BEADY EYE+STAY
LA RIVIERA, MADRID.18-03-11
Antes de pasar a la cronología pura y dura de los hechos, dejaré un apunte, reflexión o aprendizaje de la experiencia. Y es que aun reconociendo la parcialidad del conocimiento humano para explicar determinados fenómenos como las relaciones personales, y sabiendo que estamos predispuestos genéticamente para que nos gusten más aquellas personas a las que gustamos, lo que se explica con el nombre “reciprocidad generalizada”, Liam Gallagher es el tío más majo, amable y cercano que he conocido en el star system. Es decir, podemos dejarnos llevar y crear nuestros gustos y opiniones sobre otras personas a través de los estereotipos o los personajes que nos venden en los medios de comunicación masivos u otros comentarios de terceras personas sobre el sujeto en cuestión, o guiarnos por nuestra experiencia personal y formar nuestro conocimiento a través de las vivencias y el trato personal. En ausencia de dicha experiencia, he aprendido que es mejor no prejuzgar, y simplemente esperar lo mejor de cada persona, preparado para lo peor.
Camerinos STAY, 19:15:
-Buah, no lo vamos a ver ni en pintura. Fijo que aparece a las 21:00 y ni ve nuestro concierto.

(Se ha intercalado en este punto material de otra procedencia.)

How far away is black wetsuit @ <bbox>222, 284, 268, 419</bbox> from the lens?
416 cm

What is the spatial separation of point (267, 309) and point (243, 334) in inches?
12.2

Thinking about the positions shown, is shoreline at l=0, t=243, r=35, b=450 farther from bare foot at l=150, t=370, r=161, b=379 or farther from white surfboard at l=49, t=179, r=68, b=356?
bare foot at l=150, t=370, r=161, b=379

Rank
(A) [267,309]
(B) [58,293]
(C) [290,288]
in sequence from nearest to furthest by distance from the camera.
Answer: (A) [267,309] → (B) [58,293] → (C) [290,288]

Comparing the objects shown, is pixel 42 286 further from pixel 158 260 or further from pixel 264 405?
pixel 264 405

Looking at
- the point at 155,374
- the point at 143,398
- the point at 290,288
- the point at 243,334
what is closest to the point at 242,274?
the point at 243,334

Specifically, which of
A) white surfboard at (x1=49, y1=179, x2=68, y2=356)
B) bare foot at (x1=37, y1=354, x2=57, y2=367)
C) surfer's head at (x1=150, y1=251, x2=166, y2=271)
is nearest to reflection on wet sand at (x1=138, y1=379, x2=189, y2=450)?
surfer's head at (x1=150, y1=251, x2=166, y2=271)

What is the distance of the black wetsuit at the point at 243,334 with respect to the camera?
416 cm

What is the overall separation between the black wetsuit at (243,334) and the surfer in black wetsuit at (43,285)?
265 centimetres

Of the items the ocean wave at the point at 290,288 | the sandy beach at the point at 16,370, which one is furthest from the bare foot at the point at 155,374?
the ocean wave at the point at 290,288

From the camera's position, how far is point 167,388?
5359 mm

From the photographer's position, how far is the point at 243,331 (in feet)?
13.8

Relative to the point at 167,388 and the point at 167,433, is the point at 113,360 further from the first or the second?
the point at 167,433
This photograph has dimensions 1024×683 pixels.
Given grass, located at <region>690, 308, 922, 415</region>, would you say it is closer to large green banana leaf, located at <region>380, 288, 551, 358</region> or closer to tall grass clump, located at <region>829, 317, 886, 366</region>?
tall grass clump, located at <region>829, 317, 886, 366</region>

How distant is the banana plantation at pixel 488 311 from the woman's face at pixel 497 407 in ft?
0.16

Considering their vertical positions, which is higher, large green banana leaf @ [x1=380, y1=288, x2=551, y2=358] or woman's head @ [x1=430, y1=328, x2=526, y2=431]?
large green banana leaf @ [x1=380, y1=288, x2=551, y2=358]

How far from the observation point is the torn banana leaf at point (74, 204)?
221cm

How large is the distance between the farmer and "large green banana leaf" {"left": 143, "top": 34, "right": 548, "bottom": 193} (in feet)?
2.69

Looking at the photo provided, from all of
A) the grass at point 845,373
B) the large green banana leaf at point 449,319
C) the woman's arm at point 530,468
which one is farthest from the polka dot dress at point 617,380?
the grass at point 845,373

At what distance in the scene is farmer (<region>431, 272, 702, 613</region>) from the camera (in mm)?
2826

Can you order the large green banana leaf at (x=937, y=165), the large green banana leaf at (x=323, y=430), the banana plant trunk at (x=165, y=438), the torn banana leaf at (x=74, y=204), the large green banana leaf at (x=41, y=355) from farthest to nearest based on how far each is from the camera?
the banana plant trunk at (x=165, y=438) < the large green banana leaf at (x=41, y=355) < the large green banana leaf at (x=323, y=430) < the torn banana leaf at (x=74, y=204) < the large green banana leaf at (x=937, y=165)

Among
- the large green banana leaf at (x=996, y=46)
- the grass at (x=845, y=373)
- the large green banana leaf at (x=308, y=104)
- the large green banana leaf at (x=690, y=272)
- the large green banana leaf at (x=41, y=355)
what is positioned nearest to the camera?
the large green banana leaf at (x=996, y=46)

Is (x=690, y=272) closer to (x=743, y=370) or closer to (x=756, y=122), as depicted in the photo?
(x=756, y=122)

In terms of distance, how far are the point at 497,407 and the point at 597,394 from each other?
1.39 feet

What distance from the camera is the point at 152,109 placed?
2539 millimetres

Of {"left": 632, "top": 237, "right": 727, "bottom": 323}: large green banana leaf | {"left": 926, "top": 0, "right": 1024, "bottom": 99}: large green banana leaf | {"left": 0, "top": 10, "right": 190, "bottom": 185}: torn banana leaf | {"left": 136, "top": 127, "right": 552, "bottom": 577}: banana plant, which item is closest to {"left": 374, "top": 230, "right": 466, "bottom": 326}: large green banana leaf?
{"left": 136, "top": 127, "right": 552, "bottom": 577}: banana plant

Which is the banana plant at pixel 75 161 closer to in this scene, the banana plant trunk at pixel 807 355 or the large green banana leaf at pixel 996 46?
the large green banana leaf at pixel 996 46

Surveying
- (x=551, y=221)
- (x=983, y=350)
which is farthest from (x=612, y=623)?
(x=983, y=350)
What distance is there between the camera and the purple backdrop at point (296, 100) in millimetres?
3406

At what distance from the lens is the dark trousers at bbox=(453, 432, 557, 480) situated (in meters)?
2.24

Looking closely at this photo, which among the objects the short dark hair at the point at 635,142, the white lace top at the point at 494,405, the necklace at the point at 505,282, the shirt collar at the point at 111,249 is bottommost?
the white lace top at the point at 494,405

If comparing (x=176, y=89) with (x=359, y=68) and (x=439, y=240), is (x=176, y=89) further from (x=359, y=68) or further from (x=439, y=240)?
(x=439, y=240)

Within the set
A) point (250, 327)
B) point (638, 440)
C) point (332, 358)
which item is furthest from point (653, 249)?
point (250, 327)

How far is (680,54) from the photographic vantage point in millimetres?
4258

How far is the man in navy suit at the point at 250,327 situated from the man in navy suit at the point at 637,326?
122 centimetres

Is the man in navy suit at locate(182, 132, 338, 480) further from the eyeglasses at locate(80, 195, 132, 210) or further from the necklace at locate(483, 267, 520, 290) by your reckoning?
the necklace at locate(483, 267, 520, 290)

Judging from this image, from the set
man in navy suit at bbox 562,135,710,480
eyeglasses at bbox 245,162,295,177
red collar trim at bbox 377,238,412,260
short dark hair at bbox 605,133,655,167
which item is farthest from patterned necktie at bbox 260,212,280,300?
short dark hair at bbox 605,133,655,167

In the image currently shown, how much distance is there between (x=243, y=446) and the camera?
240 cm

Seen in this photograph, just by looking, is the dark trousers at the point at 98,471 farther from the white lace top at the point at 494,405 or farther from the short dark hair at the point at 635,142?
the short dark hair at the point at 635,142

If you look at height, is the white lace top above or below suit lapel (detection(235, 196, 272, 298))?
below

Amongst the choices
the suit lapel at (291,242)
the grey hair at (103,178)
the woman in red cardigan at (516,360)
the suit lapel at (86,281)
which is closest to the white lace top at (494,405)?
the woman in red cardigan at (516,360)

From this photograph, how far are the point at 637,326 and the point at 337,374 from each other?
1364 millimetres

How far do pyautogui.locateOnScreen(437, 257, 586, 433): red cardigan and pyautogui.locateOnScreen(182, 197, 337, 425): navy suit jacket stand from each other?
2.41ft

Un segundo después se abre la puerta del camerino y tras unas enormes gafas de sol aparece la cara de Liam:
-Hi guys!
A las 17:00 llegamos a La Riviera con nuestra furgo y lo primero que vemos es una larga cola de chavales pertrechados con camisetas de Oasis y Beady Eye que se nos quedan mirando e incluso señalando, pareciendo preguntarse: “¿Y estos quiénes son?”. Los más avispados aciertan y al bajarnos de la furgo nos abordan:”¿sois los teloneros verdad?” Al instante un encargado de producción sale y nos informa que Liam no quiere a nadie hasta que no acabe la prueba de sonido, y que ya nos avisarán para entrar a probar. La primera en la frente pensé yo.
Pero la cosa se quedó ahí, en una visión pesimista del futuro desenlace. Comenzamos la prueba de sonido a las 18:00, y al ver el mega-escenario y los cuatro chivatos(altavoces) que utiliza Liam y que por situación iba a utilizar también yo, le pregunté a Jordi: “¿seguro que quieres mantener nuestro formato de siempre conmigo en medio del escenario y tú a un lado?” “Por supuesto” respondió Jordi. Así pues, me tocaría hacer de Liam, en medio del escenario como siempre pero esta vez delante de 2500 personas y un metro por delante de mis compañeros. Tragué saliva y pensé: “hoy tendrás que tirar de repertorio Iván…buff”
Acabada la prueba (increíble como sonaba de bien todo arriba en el escenario) nos encerramos en camerino y al rato Liam nos dedica un amable saludo camino a su camerino, sito al lado del nuestro cuatro escaleras arriba. Nos hemos quedado todos de piedra y sin saber cómo reaccionar. Hemos visto a Liam con un aspecto impecable, más joven que nunca. Incluso nosotros parecemos más viejos que él. La misma sensación que nos produce oírlo cantar. Parece como si estuviera en su mejor momento como cantante. Y lleva una camisa muy parecida a la de Imanol. Curioso detalle.
-Hey, escucha! Está tocando la acústica y cantando en su camerino! Afinamos el oído y disfrutamos un buen rato hasta que salta Imanol y suelta:
-Yo también quiero tocar un rato, no vamos a ser menos no?
Y así fue, Imanol, Jordi e Irra se ponen a tocar sus acústicas versionando a la Creedence, Gram Parsons, Jayhawks y demás. Por supuesto eso hace que me ponga aún más nervioso a solo 20 minutos de comenzar nuestro bolo y con las primeras personas ya dentro de la sala. Jordi se acerca al camerino y el gorila de la puerta le dice que no puede pasar, pero con la puerta abierta, Liam lo ve y se acerca a Jordi. Super amable, Liam le da la mano y le agradece que aceptáramos la invitación para tocar con ellos (el mundo al revés pensé yo).
Minutos después, subo a afinarme al escenario medio a escondidas pero me ve todo cristo; ¡más de 200 personas gritando y aplaudiendo! Entre gritos me piden la púa (yo no utilizo) y me llaman por mi nombre. El ritual se repite cuando sube a afinarse Pau y Jordi. ¡Qué locura!
A las 20:10 los de producción nos avisan para comenzar el concierto. Ha llegado el momento. Salimos al escenario y el griterío de más de 1000 personas nos recibe entusiasmado, así que ya puestos, fuera nervios y a meterse en el papel. Allí plantado, frontman cual Liam de Olesa de Montserrat, saludo, enseño nuestro disco, me coloco el bajo a cuestas y Pau comienza “The Fight Generation” que suena más atronador y potente que nunca. Momentazo.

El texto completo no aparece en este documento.